La “Friend Zone” selon Orrin
Il ne vous demandera pas si vous êtes team cyborg ou team cœur brisé. Il n’a pas besoin. Orrin, rappeur transhumaniste et électron libre du hip-hop alternatif, revient en dansant sur les ruines d’un amour à sens unique avec “Friend Zone” – un single qui explose les confessions sentimentales dans une boule à facettes bionique.
Ici, pas de ballade lacrymale. “Friend Zone” transforme le rejet amoureux en trampoline sonore, un hybride survolté entre hyperpop chromée et hip-house futuriste. On se croirait quelque part entre un set de Charli XCX sous MDMA douce et un freestyle de Lil Uzi Vert récité par une IA trop sensible. La basse cogne comme un battement de cœur qui refuse de lâcher prise, pendant que la voix d’Orrin, compressée, étirée, presque déroutante, frôle le glitch émotionnel pur.

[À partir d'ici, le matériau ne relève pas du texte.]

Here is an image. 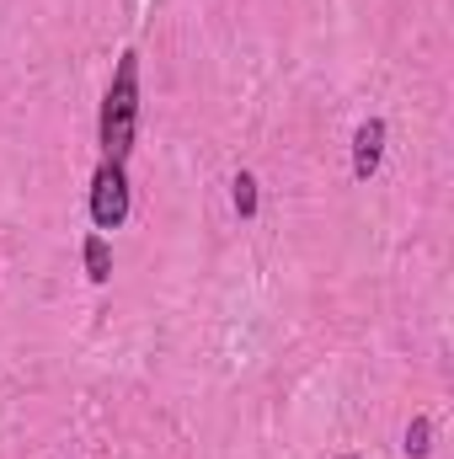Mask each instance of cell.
I'll list each match as a JSON object with an SVG mask.
<instances>
[{
    "mask_svg": "<svg viewBox=\"0 0 454 459\" xmlns=\"http://www.w3.org/2000/svg\"><path fill=\"white\" fill-rule=\"evenodd\" d=\"M97 134H102V160H123L134 155V134H139V54L123 48L113 70V86L102 97V117H97Z\"/></svg>",
    "mask_w": 454,
    "mask_h": 459,
    "instance_id": "obj_1",
    "label": "cell"
},
{
    "mask_svg": "<svg viewBox=\"0 0 454 459\" xmlns=\"http://www.w3.org/2000/svg\"><path fill=\"white\" fill-rule=\"evenodd\" d=\"M128 204H134V193H128V166H123V160H102L97 177H92V225L118 230L128 220Z\"/></svg>",
    "mask_w": 454,
    "mask_h": 459,
    "instance_id": "obj_2",
    "label": "cell"
},
{
    "mask_svg": "<svg viewBox=\"0 0 454 459\" xmlns=\"http://www.w3.org/2000/svg\"><path fill=\"white\" fill-rule=\"evenodd\" d=\"M385 139H390L385 117H363V123H358V134H353V177H358V182H369V177L380 171V160H385Z\"/></svg>",
    "mask_w": 454,
    "mask_h": 459,
    "instance_id": "obj_3",
    "label": "cell"
},
{
    "mask_svg": "<svg viewBox=\"0 0 454 459\" xmlns=\"http://www.w3.org/2000/svg\"><path fill=\"white\" fill-rule=\"evenodd\" d=\"M81 262H86V278H92L97 289L113 278V246H108V235H102V230H92V235L81 240Z\"/></svg>",
    "mask_w": 454,
    "mask_h": 459,
    "instance_id": "obj_4",
    "label": "cell"
},
{
    "mask_svg": "<svg viewBox=\"0 0 454 459\" xmlns=\"http://www.w3.org/2000/svg\"><path fill=\"white\" fill-rule=\"evenodd\" d=\"M401 449H406V459H428L433 455V417H412L406 422V433H401Z\"/></svg>",
    "mask_w": 454,
    "mask_h": 459,
    "instance_id": "obj_5",
    "label": "cell"
},
{
    "mask_svg": "<svg viewBox=\"0 0 454 459\" xmlns=\"http://www.w3.org/2000/svg\"><path fill=\"white\" fill-rule=\"evenodd\" d=\"M230 204H235V214H240V220H257L262 193H257V177H251V171H235V182H230Z\"/></svg>",
    "mask_w": 454,
    "mask_h": 459,
    "instance_id": "obj_6",
    "label": "cell"
},
{
    "mask_svg": "<svg viewBox=\"0 0 454 459\" xmlns=\"http://www.w3.org/2000/svg\"><path fill=\"white\" fill-rule=\"evenodd\" d=\"M337 459H358V455H337Z\"/></svg>",
    "mask_w": 454,
    "mask_h": 459,
    "instance_id": "obj_7",
    "label": "cell"
}]
</instances>
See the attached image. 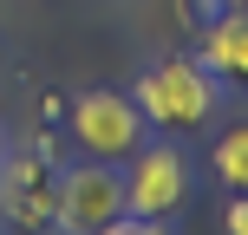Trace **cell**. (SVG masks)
Listing matches in <instances>:
<instances>
[{
  "label": "cell",
  "instance_id": "6da1fadb",
  "mask_svg": "<svg viewBox=\"0 0 248 235\" xmlns=\"http://www.w3.org/2000/svg\"><path fill=\"white\" fill-rule=\"evenodd\" d=\"M137 111L144 124H163V131H196V124L216 118V105H222V78L209 72L202 59H157L144 78H137Z\"/></svg>",
  "mask_w": 248,
  "mask_h": 235
},
{
  "label": "cell",
  "instance_id": "7a4b0ae2",
  "mask_svg": "<svg viewBox=\"0 0 248 235\" xmlns=\"http://www.w3.org/2000/svg\"><path fill=\"white\" fill-rule=\"evenodd\" d=\"M111 216H124V170H111L105 157L59 170V189H52V229L59 235H92Z\"/></svg>",
  "mask_w": 248,
  "mask_h": 235
},
{
  "label": "cell",
  "instance_id": "3957f363",
  "mask_svg": "<svg viewBox=\"0 0 248 235\" xmlns=\"http://www.w3.org/2000/svg\"><path fill=\"white\" fill-rule=\"evenodd\" d=\"M144 111H137V98H124V92H78V105H72V144L85 150V157H105V163H118V157H131L137 144H144Z\"/></svg>",
  "mask_w": 248,
  "mask_h": 235
},
{
  "label": "cell",
  "instance_id": "277c9868",
  "mask_svg": "<svg viewBox=\"0 0 248 235\" xmlns=\"http://www.w3.org/2000/svg\"><path fill=\"white\" fill-rule=\"evenodd\" d=\"M183 196H189L183 150H176V144H137L131 150V170H124V209L163 222V216L183 209Z\"/></svg>",
  "mask_w": 248,
  "mask_h": 235
},
{
  "label": "cell",
  "instance_id": "5b68a950",
  "mask_svg": "<svg viewBox=\"0 0 248 235\" xmlns=\"http://www.w3.org/2000/svg\"><path fill=\"white\" fill-rule=\"evenodd\" d=\"M52 189H59V176L46 170V157H0V222H20V229H52Z\"/></svg>",
  "mask_w": 248,
  "mask_h": 235
},
{
  "label": "cell",
  "instance_id": "8992f818",
  "mask_svg": "<svg viewBox=\"0 0 248 235\" xmlns=\"http://www.w3.org/2000/svg\"><path fill=\"white\" fill-rule=\"evenodd\" d=\"M202 65H209L216 78L248 85V7H242V0L202 26Z\"/></svg>",
  "mask_w": 248,
  "mask_h": 235
},
{
  "label": "cell",
  "instance_id": "52a82bcc",
  "mask_svg": "<svg viewBox=\"0 0 248 235\" xmlns=\"http://www.w3.org/2000/svg\"><path fill=\"white\" fill-rule=\"evenodd\" d=\"M209 163H216V176H222L229 189H248V118H242V124H229V131L216 137Z\"/></svg>",
  "mask_w": 248,
  "mask_h": 235
},
{
  "label": "cell",
  "instance_id": "ba28073f",
  "mask_svg": "<svg viewBox=\"0 0 248 235\" xmlns=\"http://www.w3.org/2000/svg\"><path fill=\"white\" fill-rule=\"evenodd\" d=\"M92 235H163V222H150V216H131V209H124V216H111V222L92 229Z\"/></svg>",
  "mask_w": 248,
  "mask_h": 235
},
{
  "label": "cell",
  "instance_id": "9c48e42d",
  "mask_svg": "<svg viewBox=\"0 0 248 235\" xmlns=\"http://www.w3.org/2000/svg\"><path fill=\"white\" fill-rule=\"evenodd\" d=\"M222 229H229V235H248V189H235V203H229Z\"/></svg>",
  "mask_w": 248,
  "mask_h": 235
},
{
  "label": "cell",
  "instance_id": "30bf717a",
  "mask_svg": "<svg viewBox=\"0 0 248 235\" xmlns=\"http://www.w3.org/2000/svg\"><path fill=\"white\" fill-rule=\"evenodd\" d=\"M0 157H7V131H0Z\"/></svg>",
  "mask_w": 248,
  "mask_h": 235
},
{
  "label": "cell",
  "instance_id": "8fae6325",
  "mask_svg": "<svg viewBox=\"0 0 248 235\" xmlns=\"http://www.w3.org/2000/svg\"><path fill=\"white\" fill-rule=\"evenodd\" d=\"M0 235H7V229H0Z\"/></svg>",
  "mask_w": 248,
  "mask_h": 235
},
{
  "label": "cell",
  "instance_id": "7c38bea8",
  "mask_svg": "<svg viewBox=\"0 0 248 235\" xmlns=\"http://www.w3.org/2000/svg\"><path fill=\"white\" fill-rule=\"evenodd\" d=\"M242 7H248V0H242Z\"/></svg>",
  "mask_w": 248,
  "mask_h": 235
}]
</instances>
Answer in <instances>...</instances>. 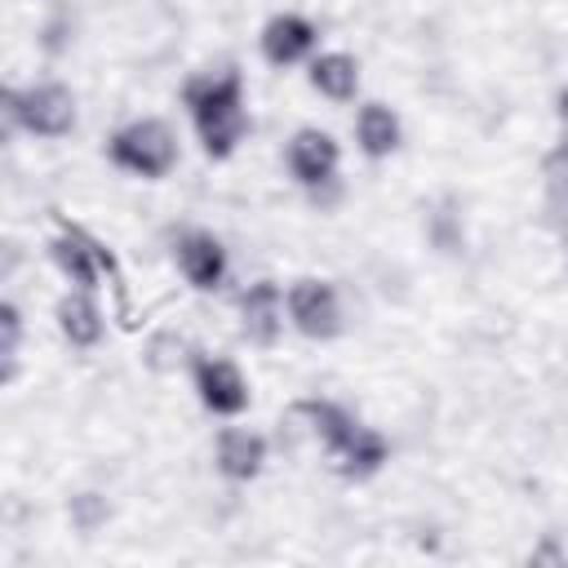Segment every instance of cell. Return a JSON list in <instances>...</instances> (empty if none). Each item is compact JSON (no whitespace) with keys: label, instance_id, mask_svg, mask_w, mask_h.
<instances>
[{"label":"cell","instance_id":"obj_7","mask_svg":"<svg viewBox=\"0 0 568 568\" xmlns=\"http://www.w3.org/2000/svg\"><path fill=\"white\" fill-rule=\"evenodd\" d=\"M195 390H200L204 408L226 413V417L231 413H244V404H248V386H244V377H240V368L231 359L200 355L195 359Z\"/></svg>","mask_w":568,"mask_h":568},{"label":"cell","instance_id":"obj_20","mask_svg":"<svg viewBox=\"0 0 568 568\" xmlns=\"http://www.w3.org/2000/svg\"><path fill=\"white\" fill-rule=\"evenodd\" d=\"M146 364H151L155 373H173V368L182 364V342H178L173 333L151 337V346H146Z\"/></svg>","mask_w":568,"mask_h":568},{"label":"cell","instance_id":"obj_23","mask_svg":"<svg viewBox=\"0 0 568 568\" xmlns=\"http://www.w3.org/2000/svg\"><path fill=\"white\" fill-rule=\"evenodd\" d=\"M559 120H568V89L559 93Z\"/></svg>","mask_w":568,"mask_h":568},{"label":"cell","instance_id":"obj_3","mask_svg":"<svg viewBox=\"0 0 568 568\" xmlns=\"http://www.w3.org/2000/svg\"><path fill=\"white\" fill-rule=\"evenodd\" d=\"M4 111L13 124H22L27 133L40 138H62L75 124V98L62 84H36V89H9L4 93Z\"/></svg>","mask_w":568,"mask_h":568},{"label":"cell","instance_id":"obj_4","mask_svg":"<svg viewBox=\"0 0 568 568\" xmlns=\"http://www.w3.org/2000/svg\"><path fill=\"white\" fill-rule=\"evenodd\" d=\"M58 226H62V235L49 244V253H53L58 271H62L75 288H93V284H98V266H106V271H111V280H120L115 257H111L93 235H84V231H80V226H71L67 217H58Z\"/></svg>","mask_w":568,"mask_h":568},{"label":"cell","instance_id":"obj_24","mask_svg":"<svg viewBox=\"0 0 568 568\" xmlns=\"http://www.w3.org/2000/svg\"><path fill=\"white\" fill-rule=\"evenodd\" d=\"M564 262H568V222H564Z\"/></svg>","mask_w":568,"mask_h":568},{"label":"cell","instance_id":"obj_1","mask_svg":"<svg viewBox=\"0 0 568 568\" xmlns=\"http://www.w3.org/2000/svg\"><path fill=\"white\" fill-rule=\"evenodd\" d=\"M186 106L191 120L200 129V142L213 160H226L235 151V142L244 138V98H240V75L222 71V75H195L186 84Z\"/></svg>","mask_w":568,"mask_h":568},{"label":"cell","instance_id":"obj_22","mask_svg":"<svg viewBox=\"0 0 568 568\" xmlns=\"http://www.w3.org/2000/svg\"><path fill=\"white\" fill-rule=\"evenodd\" d=\"M532 564H564V550H559L555 541H541V546L532 550Z\"/></svg>","mask_w":568,"mask_h":568},{"label":"cell","instance_id":"obj_18","mask_svg":"<svg viewBox=\"0 0 568 568\" xmlns=\"http://www.w3.org/2000/svg\"><path fill=\"white\" fill-rule=\"evenodd\" d=\"M430 240L444 248V253H457L462 248V222H457V204L444 200L435 213H430Z\"/></svg>","mask_w":568,"mask_h":568},{"label":"cell","instance_id":"obj_2","mask_svg":"<svg viewBox=\"0 0 568 568\" xmlns=\"http://www.w3.org/2000/svg\"><path fill=\"white\" fill-rule=\"evenodd\" d=\"M111 160L129 173H142V178H164L178 160V142L169 133V124L160 120H133L124 124L115 138H111Z\"/></svg>","mask_w":568,"mask_h":568},{"label":"cell","instance_id":"obj_6","mask_svg":"<svg viewBox=\"0 0 568 568\" xmlns=\"http://www.w3.org/2000/svg\"><path fill=\"white\" fill-rule=\"evenodd\" d=\"M288 169H293V178H297L302 186H311V191L328 186L333 173H337V142H333L324 129H302V133H293V142H288Z\"/></svg>","mask_w":568,"mask_h":568},{"label":"cell","instance_id":"obj_8","mask_svg":"<svg viewBox=\"0 0 568 568\" xmlns=\"http://www.w3.org/2000/svg\"><path fill=\"white\" fill-rule=\"evenodd\" d=\"M173 253H178V266H182V275L195 284V288H217L222 280H226V248L209 235V231H182L178 235V244H173Z\"/></svg>","mask_w":568,"mask_h":568},{"label":"cell","instance_id":"obj_11","mask_svg":"<svg viewBox=\"0 0 568 568\" xmlns=\"http://www.w3.org/2000/svg\"><path fill=\"white\" fill-rule=\"evenodd\" d=\"M386 439L373 430V426H351V435L333 448V462H337V470L346 475V479H364V475H373V470H382V462H386Z\"/></svg>","mask_w":568,"mask_h":568},{"label":"cell","instance_id":"obj_14","mask_svg":"<svg viewBox=\"0 0 568 568\" xmlns=\"http://www.w3.org/2000/svg\"><path fill=\"white\" fill-rule=\"evenodd\" d=\"M311 84H315L324 98L346 102V98H355V89H359V67H355L351 53H324V58L311 62Z\"/></svg>","mask_w":568,"mask_h":568},{"label":"cell","instance_id":"obj_16","mask_svg":"<svg viewBox=\"0 0 568 568\" xmlns=\"http://www.w3.org/2000/svg\"><path fill=\"white\" fill-rule=\"evenodd\" d=\"M297 417H306L311 422V435L333 453L346 435H351V426H355V417L346 413V408H337L333 399H302L297 404Z\"/></svg>","mask_w":568,"mask_h":568},{"label":"cell","instance_id":"obj_19","mask_svg":"<svg viewBox=\"0 0 568 568\" xmlns=\"http://www.w3.org/2000/svg\"><path fill=\"white\" fill-rule=\"evenodd\" d=\"M0 333H4V342H0L4 377H13V368H18V342H22V315H18V306H13V302H4V306H0Z\"/></svg>","mask_w":568,"mask_h":568},{"label":"cell","instance_id":"obj_17","mask_svg":"<svg viewBox=\"0 0 568 568\" xmlns=\"http://www.w3.org/2000/svg\"><path fill=\"white\" fill-rule=\"evenodd\" d=\"M546 200H550V213H568V138L546 155Z\"/></svg>","mask_w":568,"mask_h":568},{"label":"cell","instance_id":"obj_5","mask_svg":"<svg viewBox=\"0 0 568 568\" xmlns=\"http://www.w3.org/2000/svg\"><path fill=\"white\" fill-rule=\"evenodd\" d=\"M288 315H293L297 333H306V337H315V342H324V337H333V333L342 328L337 293H333V284H324V280H297V284L288 288Z\"/></svg>","mask_w":568,"mask_h":568},{"label":"cell","instance_id":"obj_13","mask_svg":"<svg viewBox=\"0 0 568 568\" xmlns=\"http://www.w3.org/2000/svg\"><path fill=\"white\" fill-rule=\"evenodd\" d=\"M58 328H62V337H67L71 346H93V342L102 337V311L89 302V288L67 293V297L58 302Z\"/></svg>","mask_w":568,"mask_h":568},{"label":"cell","instance_id":"obj_9","mask_svg":"<svg viewBox=\"0 0 568 568\" xmlns=\"http://www.w3.org/2000/svg\"><path fill=\"white\" fill-rule=\"evenodd\" d=\"M315 44V27L302 13H275L262 27V53L271 67H293L297 58H306Z\"/></svg>","mask_w":568,"mask_h":568},{"label":"cell","instance_id":"obj_10","mask_svg":"<svg viewBox=\"0 0 568 568\" xmlns=\"http://www.w3.org/2000/svg\"><path fill=\"white\" fill-rule=\"evenodd\" d=\"M240 324L244 337L257 346H271L280 337V288L271 280H257L240 293Z\"/></svg>","mask_w":568,"mask_h":568},{"label":"cell","instance_id":"obj_21","mask_svg":"<svg viewBox=\"0 0 568 568\" xmlns=\"http://www.w3.org/2000/svg\"><path fill=\"white\" fill-rule=\"evenodd\" d=\"M71 519H75L80 532H93V528L106 519V497H98V493H80V497H71Z\"/></svg>","mask_w":568,"mask_h":568},{"label":"cell","instance_id":"obj_15","mask_svg":"<svg viewBox=\"0 0 568 568\" xmlns=\"http://www.w3.org/2000/svg\"><path fill=\"white\" fill-rule=\"evenodd\" d=\"M355 133H359L364 155H373V160H382V155H390V151L399 146V120H395V111L382 106V102H368V106L359 111Z\"/></svg>","mask_w":568,"mask_h":568},{"label":"cell","instance_id":"obj_12","mask_svg":"<svg viewBox=\"0 0 568 568\" xmlns=\"http://www.w3.org/2000/svg\"><path fill=\"white\" fill-rule=\"evenodd\" d=\"M262 462H266V439L262 435H253V430H222V439H217V466H222V475L226 479H253L257 470H262Z\"/></svg>","mask_w":568,"mask_h":568}]
</instances>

Mais ce n’est pas une simple expérimentation. C’est un manifeste. Une manière pour Orrin de hacker les codes du genre, de faire danser sur la vulnérabilité, de repeindre les déceptions en néons pulsés. Il y a quelque chose de profondément humain dans cette étrangeté. Peut-être parce que, sous la carapace de l’effet vocal et des synthés martiens, on entend l’écho d’un garçon qui se demande encore pourquoi elle ne l’a pas regardé autrement.
Et c’est là que “Friend Zone” touche juste : dans cette tension entre le corps qui bouge et le cœur qui se fige. Orrin ne cherche pas à plaire, il cherche à transformer. Il ne fait pas la fête pour oublier, il fait la fête pour sublimer.
La suite, c’est Lost in Translation, son album à venir. Mais si tout est à ce niveau de clair-obscur émotionnel sous BPM accéléré, alors on est prêts à se perdre avec lui.